▸ EXCERPTED PASSAGE:
* * *

- Culture
- 20 Nov 13
... or more accurately, Jason Manford waiting for Hot Press. Eager in every sense, the Mancunian comic is back ‘standing up’ after time spent acting, presenting, singing, and raising internet hell. “Everyone has something wrong with them,” he tells Craig Fitzpatrick.
It’s the message no music journo wants to get when they arrive in the office first thing: you’ve missed a call from a “Something... Mumford?”
As it is, the cold sweat doesn’t last long – rather than a banjo-botherer, it’s Manchester funnyman Jason Manford trying to get an extremely early start on today’s press obligations.
“That’d be me!” he chirps down the blower a little later. As for the Mumford mix-up: “I get that a lot at the moment. I think I do get people turning up occasionally, wondering when I’m going to get my guitar out.”
As he’s demonstrated, as the series winner on talent show Born To Shine and in his role in a new production of Sweeney Todd, he might just have the pipes to pull it off.
“Yes, I might get away with it.”
Acting and forays into musicals have all slotted into Manford’s increasingly varied CV of late, as he took a breather from touring. Best known to Irish audiences for appearances on the likes of Live At The Apollo and Michael McIntyre’s Comedy Roadshow, as well panel shows such as 8 Out Of 10 Cats and QI, he’s only recently returned to his first love of stand-up.
Comfortable now with a two-hour set, he admits to “dreading it” when venues were initially booked.
“About 18 months ago when the tickets went on sale, and your agent rings you up and says, ‘We’ve sold another 5,000!’, it’s like ‘Ohh...’ Those people are buying tickets for something that doesn’t exist yet.”
Despite enjoying his other roles, and keen to do more TV presenting, Manford always knew the tour would happen sooner or later.
“If you’re Jimmy Carr or Tim Vine and you’re just writing gag, gag, gag, gag, then you’ve got a formula and you can tour more often. But when you’re doing jokes that are coming from life experiences...”
You have to live a little.
“You do, yes, you need to have a few years.”
Not that we can expect cathartic, forensic dissections of his recent marriage break-up when he arrives in Ireland, or for the Northern comic to pour over his 2010 resignation from his brief role as co-host of The One Show, after admitting to allegations that he’d swapped tweets with admiring ladies that would be considered inappropriate for a married man.
Instead, preferring not to get into ‘all of that’, the family life he touches on centres on his children.
“At the moment, my kids are about the last 20 minutes of my set. It’s about having toddlers and them coming into the world. Getting up early, doing all of those things. So I imagine, the next tour will be when they’re hitting 9 or 10? So you’ve managed to build up a load of stuff.
“Although, you don’t want to force yourself into things... ‘Right, we better move house so I can experience a load of things about moving house’, y’know?”
It could reach a stage where the kids realise they’re essentially coming up with the material and demand royalties...
“Even now I look at them and go, ‘Look kids, I know you’re only four, but you better start doing some funny things, making some funny friends. Because if you like this house and you like your holidays, then you need to make sure you keep your daddy in material!’”
In truth, much of the jokes are jump-offs from the show’s title, First World Problems.

* * *

▸ DATA SUPPLIED:
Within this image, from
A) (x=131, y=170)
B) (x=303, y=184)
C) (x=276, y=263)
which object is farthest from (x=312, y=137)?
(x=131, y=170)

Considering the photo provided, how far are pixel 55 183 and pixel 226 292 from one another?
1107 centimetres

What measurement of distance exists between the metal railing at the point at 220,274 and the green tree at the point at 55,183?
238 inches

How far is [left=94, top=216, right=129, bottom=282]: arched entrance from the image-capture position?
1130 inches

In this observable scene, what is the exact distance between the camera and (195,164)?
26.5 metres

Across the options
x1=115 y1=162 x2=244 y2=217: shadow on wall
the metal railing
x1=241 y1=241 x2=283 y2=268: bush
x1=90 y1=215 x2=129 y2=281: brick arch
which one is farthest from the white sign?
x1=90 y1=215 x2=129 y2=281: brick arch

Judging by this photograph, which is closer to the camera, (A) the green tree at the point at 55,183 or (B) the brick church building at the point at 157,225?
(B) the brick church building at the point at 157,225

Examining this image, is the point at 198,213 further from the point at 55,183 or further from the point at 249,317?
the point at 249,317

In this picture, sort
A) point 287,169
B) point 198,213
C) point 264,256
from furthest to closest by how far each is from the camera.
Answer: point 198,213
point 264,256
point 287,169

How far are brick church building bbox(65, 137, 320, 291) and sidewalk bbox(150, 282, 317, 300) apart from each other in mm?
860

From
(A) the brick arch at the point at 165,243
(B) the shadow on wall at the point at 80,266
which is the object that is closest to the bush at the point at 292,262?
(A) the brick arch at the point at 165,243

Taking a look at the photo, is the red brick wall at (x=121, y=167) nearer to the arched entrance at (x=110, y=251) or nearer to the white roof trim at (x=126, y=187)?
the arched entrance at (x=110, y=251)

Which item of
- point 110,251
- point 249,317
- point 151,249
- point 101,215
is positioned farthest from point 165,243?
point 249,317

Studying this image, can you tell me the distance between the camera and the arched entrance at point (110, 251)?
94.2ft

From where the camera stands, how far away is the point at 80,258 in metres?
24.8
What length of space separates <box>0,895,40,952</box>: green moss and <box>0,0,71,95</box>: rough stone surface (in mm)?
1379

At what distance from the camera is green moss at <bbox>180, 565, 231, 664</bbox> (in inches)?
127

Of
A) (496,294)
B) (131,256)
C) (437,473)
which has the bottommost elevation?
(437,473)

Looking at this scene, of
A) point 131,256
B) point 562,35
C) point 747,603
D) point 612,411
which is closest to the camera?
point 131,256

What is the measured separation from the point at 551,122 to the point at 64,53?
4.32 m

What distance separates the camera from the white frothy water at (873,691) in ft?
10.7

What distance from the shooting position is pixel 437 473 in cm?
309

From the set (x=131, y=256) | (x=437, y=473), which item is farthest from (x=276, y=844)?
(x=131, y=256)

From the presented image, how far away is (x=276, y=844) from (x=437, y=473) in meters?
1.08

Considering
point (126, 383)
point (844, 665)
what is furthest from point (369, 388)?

* * *

▸ CHALLENGES:
[1] Retype the Jason Manford interview word for word, everything from "Acting and forays" down to "were initially booked.".
[2] Extend the Jason Manford interview past its final sentence, carrying on in the same style.
The records are unrelated to the Jason Manford interview and stand as separate material.

▸ TASK-BY-TASK RESULTS:
[1]
Acting and forays into musicals have all slotted into Manford’s increasingly varied CV of late, as he took a breather from touring. Best known to Irish audiences for appearances on the likes of Live At The Apollo and Michael McIntyre’s Comedy Roadshow, as well panel shows such as 8 Out Of 10 Cats and QI, he’s only recently returned to his first love of stand-up.
Comfortable now with a two-hour set, he admits to “dreading it” when venues were initially booked.

[2]
The theme was prompted by his dissatisfaction with how his car’s reverse camera handled in the rain and his brother, present at the time, noting that only 20 years back their parents didn’t even own a car.
“It woke me up a little bit and made me think, ‘Who am I?’”
When he first spied ‘#firstworldproblems’ on Twitter, did Manford feel “I can relate”, or, “Well that’s an irksome term?”
“A bit of both really. I’ve had to block the hashtag. You just want to write your own stuff. In a way, it’s just an easy umbrella.”
Last year, he took to his blog to take a stand against internet trolls on behalf of Gary Barlow. Having praised the Take That singer for performing at the London Olympics closing ceremony mere days after his daughter was stillborn, he was shocked to find his Facebook full of disgusting “doing it for the money” remarks.
“I’ve noticed it myself; some people have said horrendous things to me. Awful things about my kids, my family. You just think, ‘Who does that?’ What I’ve got to remind myself at times, is there are more nice people than not nice people.”
Since that incident, he’s also expressed online outrage at the fees added to tickets for his shows.
“I think I’ve got to that age now where I just start moaning about things. The problem is, people listen to me. Because if you’ve got a big Facebook or Twitter following, you can have a rant. If I was anybody else, it’d just be. ‘Who’s sat in the corner moaning?’. But now it makes the news!”
Would he be better off if the internet didn’t exist for comedians? The only technology Tommy Cooper needed was a fez and a flopping wand.
“Haha, very true. No, I think the great thing about the internet is that it’s given a chance to a lot of people who wouldn’t have got a break. There’s comics like Bo Burnham who, without YouYube, wouldn’t be selling out a tour around the world. If it’s handled well, just go for it.”
Speaking of Cooper, Manford is set to play a small part in a forthcoming biopic about the “just like that” comedy icon.
“To be part of what I imagine will be the seminal biopic of Tommy Cooper is just special. Because he was such a massive hero.”
A troubled hero, too.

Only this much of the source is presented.